Problems to work on:
**1.** In the early-church passage, who vouched for Paul's integrity to the early church?
**2.** Copy word for word the stretch of the early-church passage from "The people involved" through "in the process.".

Text excerpt:
---+---
August 9th, 2010 No comments

It Is Transformational

The people involved in the tremendous growth of the early church were not considered to be tools used to get things done. Rather, they threw their lives into their calling, and all the while God was using them to impact the world and carry out His plan, they themselves were actually being continually transformed and changed in the process.

Jesus focused on people’s potential instead of on weakness. He did not recruit perfect people, but people who could change, who would have a heart commitment. You’ve read enough of the Gospels to know that His disciples came from the dregs of society. (Gayle Erwin talks about this in detail in The Jesus Style.) Just imagine the scenario that surrounded Jesus in just the last 48 hours of His life: 12 men fighting among themselves over who was greatest . . . one of His closest followers betraying Him . . . and the rest running away when the danger got too close. Yet He entrusted these men, in whom He had invested three years of His life, to carry on the calling God had given Him. It was unto Peter, who denied His Master three times, that Jesus gave the keys of the kingdom (see Matthew 26:75; 16:18–19)!

Think about the apostle Paul after he met Jesus on the road to Damascus. Most believers did not want to have anything to do with him. “He’s dangerous,” they believed (see Acts 9:21, 26). But then you see Barnabas enter the scene, put his arm around Paul and vouch for his integrity to the early church (Acts 9:27). And Paul, who had once worked tirelessly to persecute believers in Jesus and eradicate all traces of Christianity, becomes totally transformed into one of the greatest apostles who ever lived. How did this happen? Not all in one day, but in a process that took time, starting with 14 years out in the wilderness.
---+---
Data:
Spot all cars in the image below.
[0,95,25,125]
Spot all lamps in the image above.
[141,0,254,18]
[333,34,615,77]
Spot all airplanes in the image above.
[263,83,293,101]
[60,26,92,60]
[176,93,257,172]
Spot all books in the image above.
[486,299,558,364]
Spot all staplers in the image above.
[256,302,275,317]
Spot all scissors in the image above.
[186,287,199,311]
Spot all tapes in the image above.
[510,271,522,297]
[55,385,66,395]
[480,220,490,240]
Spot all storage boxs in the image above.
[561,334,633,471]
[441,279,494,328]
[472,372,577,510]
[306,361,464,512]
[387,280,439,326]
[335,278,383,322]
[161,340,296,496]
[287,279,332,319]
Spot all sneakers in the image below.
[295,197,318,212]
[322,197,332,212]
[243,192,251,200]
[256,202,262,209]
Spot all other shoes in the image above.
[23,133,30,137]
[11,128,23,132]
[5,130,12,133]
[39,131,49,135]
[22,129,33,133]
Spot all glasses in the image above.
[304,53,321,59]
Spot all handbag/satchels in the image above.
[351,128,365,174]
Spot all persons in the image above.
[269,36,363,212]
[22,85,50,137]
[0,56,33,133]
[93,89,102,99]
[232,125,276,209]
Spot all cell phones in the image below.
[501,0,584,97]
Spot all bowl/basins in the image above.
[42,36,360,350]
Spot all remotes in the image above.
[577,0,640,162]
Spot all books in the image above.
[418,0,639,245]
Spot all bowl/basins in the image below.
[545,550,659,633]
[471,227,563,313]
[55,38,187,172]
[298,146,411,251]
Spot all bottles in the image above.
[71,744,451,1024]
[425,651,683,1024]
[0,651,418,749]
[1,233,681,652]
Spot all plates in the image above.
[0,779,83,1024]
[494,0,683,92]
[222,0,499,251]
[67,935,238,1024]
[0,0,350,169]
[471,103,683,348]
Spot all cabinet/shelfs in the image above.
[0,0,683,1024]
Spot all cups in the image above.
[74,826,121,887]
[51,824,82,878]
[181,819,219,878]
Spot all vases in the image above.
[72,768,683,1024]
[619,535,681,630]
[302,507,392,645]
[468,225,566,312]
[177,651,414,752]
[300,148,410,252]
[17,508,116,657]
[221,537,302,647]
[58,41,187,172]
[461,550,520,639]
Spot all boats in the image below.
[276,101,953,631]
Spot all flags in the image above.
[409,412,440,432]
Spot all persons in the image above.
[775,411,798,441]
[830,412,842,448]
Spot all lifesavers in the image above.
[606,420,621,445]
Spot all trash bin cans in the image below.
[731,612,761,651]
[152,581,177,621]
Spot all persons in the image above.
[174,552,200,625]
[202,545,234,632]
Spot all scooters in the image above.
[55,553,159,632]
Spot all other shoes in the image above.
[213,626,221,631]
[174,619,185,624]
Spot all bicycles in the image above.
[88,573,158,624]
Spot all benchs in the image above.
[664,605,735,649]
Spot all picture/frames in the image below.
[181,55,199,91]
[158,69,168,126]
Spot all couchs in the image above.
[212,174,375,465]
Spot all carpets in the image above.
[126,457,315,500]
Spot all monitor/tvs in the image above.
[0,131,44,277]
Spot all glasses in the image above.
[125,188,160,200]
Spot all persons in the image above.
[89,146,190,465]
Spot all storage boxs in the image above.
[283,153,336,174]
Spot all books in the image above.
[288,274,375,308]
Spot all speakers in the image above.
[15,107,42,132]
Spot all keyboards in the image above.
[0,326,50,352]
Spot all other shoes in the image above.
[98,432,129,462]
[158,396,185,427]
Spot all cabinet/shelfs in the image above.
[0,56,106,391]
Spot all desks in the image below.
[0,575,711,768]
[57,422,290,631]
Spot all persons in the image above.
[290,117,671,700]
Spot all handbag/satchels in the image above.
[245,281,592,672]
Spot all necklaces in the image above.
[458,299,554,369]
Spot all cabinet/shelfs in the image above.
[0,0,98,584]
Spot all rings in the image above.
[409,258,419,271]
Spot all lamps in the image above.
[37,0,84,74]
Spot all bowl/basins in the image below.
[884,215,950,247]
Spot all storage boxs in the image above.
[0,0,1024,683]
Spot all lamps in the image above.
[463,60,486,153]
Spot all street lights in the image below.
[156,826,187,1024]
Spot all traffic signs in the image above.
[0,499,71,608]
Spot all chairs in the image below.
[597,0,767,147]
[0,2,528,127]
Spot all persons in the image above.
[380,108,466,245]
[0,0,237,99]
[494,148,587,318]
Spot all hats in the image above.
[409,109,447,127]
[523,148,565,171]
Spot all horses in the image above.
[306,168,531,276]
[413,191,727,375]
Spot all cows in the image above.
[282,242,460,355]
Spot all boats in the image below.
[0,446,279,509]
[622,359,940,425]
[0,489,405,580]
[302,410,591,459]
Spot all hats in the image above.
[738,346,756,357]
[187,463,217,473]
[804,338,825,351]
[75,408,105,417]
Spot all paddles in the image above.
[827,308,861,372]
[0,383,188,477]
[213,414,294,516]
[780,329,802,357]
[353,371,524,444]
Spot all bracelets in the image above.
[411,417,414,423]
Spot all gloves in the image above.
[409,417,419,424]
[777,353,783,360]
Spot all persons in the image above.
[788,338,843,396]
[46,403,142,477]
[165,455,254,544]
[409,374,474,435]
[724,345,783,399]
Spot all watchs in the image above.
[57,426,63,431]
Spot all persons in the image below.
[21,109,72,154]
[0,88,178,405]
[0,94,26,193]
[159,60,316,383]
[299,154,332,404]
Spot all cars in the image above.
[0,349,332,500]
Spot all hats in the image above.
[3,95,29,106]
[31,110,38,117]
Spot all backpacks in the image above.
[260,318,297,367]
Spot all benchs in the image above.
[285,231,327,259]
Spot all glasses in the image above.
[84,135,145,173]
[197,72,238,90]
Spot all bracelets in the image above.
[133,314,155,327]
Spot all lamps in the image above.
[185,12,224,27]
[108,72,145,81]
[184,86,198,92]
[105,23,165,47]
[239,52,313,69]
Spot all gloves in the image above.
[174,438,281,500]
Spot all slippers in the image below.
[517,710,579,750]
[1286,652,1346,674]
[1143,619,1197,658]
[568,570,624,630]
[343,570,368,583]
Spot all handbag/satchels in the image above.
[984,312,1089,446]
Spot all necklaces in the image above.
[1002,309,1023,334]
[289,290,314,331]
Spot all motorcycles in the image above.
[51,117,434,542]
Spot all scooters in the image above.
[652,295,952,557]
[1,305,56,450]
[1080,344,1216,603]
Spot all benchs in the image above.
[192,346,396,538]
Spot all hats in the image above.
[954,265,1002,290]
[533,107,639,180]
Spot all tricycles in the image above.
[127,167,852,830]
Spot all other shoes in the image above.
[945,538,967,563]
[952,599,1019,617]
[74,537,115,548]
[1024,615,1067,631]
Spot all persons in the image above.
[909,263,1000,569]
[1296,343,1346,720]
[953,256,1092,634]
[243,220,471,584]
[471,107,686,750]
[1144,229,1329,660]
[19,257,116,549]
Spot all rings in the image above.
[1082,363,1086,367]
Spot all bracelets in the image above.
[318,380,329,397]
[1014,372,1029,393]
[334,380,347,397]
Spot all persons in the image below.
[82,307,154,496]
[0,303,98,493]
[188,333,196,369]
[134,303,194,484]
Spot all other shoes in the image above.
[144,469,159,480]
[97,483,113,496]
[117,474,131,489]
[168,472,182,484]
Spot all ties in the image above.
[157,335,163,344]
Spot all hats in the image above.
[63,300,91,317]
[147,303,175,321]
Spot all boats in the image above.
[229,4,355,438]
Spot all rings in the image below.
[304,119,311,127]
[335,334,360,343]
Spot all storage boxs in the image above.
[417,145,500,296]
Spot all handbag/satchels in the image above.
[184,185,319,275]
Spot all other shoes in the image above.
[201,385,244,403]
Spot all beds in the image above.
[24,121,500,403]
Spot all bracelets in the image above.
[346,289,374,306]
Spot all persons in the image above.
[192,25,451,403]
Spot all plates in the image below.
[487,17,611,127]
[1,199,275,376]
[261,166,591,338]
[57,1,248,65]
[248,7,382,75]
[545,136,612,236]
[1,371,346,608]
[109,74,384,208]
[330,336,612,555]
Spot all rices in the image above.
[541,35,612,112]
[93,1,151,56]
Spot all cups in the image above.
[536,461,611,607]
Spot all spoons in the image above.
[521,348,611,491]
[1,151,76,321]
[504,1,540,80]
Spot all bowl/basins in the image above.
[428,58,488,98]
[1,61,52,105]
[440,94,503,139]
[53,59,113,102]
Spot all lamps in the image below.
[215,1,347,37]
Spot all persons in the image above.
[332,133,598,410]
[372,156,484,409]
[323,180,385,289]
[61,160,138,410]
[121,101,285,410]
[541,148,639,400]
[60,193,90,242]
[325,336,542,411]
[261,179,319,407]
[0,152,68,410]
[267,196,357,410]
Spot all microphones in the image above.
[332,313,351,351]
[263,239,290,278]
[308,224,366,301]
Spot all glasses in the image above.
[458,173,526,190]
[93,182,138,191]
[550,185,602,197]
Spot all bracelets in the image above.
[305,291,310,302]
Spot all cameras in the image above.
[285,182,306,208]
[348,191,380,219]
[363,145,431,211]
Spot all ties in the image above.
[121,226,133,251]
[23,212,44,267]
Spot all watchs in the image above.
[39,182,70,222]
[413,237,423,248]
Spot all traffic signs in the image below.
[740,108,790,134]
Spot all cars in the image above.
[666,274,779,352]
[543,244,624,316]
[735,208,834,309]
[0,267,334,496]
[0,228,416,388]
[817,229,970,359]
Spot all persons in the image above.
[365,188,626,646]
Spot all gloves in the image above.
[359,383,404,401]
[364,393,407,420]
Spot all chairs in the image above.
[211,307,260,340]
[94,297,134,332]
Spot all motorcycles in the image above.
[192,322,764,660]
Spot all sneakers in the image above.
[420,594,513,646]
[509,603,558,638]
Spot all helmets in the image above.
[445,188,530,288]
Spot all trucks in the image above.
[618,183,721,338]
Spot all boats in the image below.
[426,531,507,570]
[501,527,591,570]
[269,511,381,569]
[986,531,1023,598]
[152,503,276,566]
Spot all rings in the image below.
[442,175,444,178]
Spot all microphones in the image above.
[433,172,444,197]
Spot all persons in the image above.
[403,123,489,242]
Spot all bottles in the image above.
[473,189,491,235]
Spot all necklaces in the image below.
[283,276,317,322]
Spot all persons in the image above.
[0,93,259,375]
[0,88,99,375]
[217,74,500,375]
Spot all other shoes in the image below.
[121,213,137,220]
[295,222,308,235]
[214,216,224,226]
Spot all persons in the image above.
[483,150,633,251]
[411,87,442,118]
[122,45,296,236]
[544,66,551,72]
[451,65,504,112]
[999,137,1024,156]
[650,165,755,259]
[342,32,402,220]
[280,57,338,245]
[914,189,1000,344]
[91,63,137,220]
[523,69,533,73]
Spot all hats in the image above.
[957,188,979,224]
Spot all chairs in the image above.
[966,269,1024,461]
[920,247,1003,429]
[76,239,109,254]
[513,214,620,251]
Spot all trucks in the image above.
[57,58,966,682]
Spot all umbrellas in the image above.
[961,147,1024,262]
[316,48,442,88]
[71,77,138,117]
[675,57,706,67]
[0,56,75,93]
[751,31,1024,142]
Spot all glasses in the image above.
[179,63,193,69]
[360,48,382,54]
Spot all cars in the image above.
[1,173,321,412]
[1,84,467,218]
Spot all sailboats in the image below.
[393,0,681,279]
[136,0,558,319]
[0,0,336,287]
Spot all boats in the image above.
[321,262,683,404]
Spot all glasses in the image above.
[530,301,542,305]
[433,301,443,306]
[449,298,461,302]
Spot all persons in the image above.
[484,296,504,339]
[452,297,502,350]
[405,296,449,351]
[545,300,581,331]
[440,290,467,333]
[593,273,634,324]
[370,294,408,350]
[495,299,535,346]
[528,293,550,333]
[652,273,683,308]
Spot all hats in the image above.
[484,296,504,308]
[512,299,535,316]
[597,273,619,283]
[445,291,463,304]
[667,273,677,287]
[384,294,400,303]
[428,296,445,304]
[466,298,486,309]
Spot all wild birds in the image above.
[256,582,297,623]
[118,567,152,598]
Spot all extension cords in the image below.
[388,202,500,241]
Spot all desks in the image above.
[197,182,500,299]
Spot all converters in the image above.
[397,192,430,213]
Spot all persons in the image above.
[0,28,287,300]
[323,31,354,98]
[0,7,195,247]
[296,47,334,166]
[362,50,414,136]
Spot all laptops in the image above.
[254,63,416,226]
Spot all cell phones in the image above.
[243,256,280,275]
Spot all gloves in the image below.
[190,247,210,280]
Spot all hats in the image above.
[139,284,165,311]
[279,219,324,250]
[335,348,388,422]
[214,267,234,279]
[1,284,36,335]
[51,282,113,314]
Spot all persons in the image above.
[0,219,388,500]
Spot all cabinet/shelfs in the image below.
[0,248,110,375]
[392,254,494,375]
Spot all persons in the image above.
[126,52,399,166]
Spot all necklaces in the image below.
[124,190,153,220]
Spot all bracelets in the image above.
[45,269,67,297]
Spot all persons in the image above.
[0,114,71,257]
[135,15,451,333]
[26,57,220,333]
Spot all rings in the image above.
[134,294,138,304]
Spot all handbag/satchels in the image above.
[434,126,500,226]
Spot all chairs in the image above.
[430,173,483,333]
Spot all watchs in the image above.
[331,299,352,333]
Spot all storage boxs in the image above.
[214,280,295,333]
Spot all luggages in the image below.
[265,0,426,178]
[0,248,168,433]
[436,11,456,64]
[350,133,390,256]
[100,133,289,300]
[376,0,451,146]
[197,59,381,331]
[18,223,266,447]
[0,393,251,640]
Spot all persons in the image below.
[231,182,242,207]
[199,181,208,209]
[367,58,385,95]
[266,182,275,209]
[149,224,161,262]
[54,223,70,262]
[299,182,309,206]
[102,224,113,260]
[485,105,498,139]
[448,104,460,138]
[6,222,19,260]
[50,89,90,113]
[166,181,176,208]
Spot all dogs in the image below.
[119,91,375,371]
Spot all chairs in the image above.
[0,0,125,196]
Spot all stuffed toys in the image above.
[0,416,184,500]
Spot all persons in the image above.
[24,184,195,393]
---+---
Answers to the exercises:
**1.** Barnabas

**2.**
The people involved in the tremendous growth of the early church were not considered to be tools used to get things done. Rather, they threw their lives into their calling, and all the while God was using them to impact the world and carry out His plan, they themselves were actually being continually transformed and changed in the process.